Part 1: Transformation
Transform: from Latin transformare “change in shape, metamorphose,” from trans “across, beyond” (see trans-) + formare “to form” (see form (v.)).
When a caterpillar transforms into a butterfly, it’s no longer the same. It has a completely different form. It can fly. It has a probiscus.
More important, if you were never educated about caterpillars and butterflies and basic biology – maybe if you were an alien who just landed on the planet and saw a caterpillar next to a butterfly – you would not think they’re the same thing. You’d look at one and then the other and go nah, that’s not the same.
Children of the 80s and 90s remember the Transformers line of toys, when a truck becomes a giant robot, or a handgun turns into a different giant robot (completely ignoring physics). Again, looking at Optimus Prime or Megatron in robot form versus Earth object form, you wouldn’t really think they’re the same thing.
When we talk about transformation in business, if it’s a real transformation, things should look totally different. What you started with looks nothing like what you ended up with.
The reason this is so difficult is because expensive consultants and terrible leaders who can only mumble buzzwords without a coherent idea of their own LOVE the word transformation. Digital transformation! Business process transformation! Innovative transformation!
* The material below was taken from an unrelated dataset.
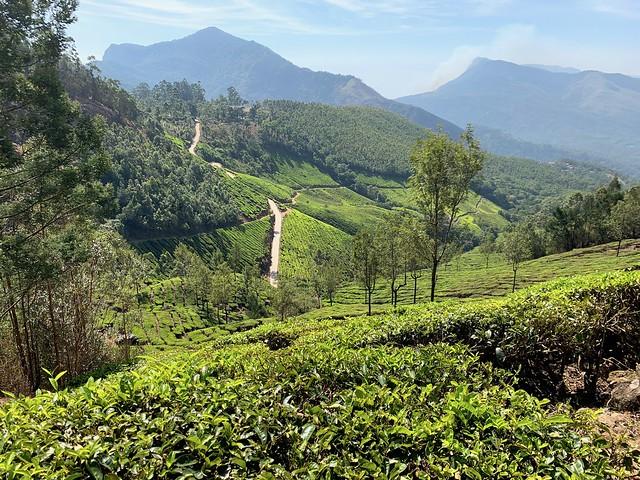 Kerala, India 2019 283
And then the results they produce are an incremental improvement on what’s already there, if they manage any improvement at all. “Your payroll has been digitally transformed! Now instead of punching your timecard in the clock on the wall in one step, you have a new app that allows you to punch your virtual timecard in 27 steps and takes 15 minutes longer than the paper on the wall. Radical transformation!” shouts the consultant as they collect their 3 million dollar paycheck.
Is it digital? Yes. Is it a transformation? No. It’s still the same thing, just slightly changed. Is it an improvement? Also no.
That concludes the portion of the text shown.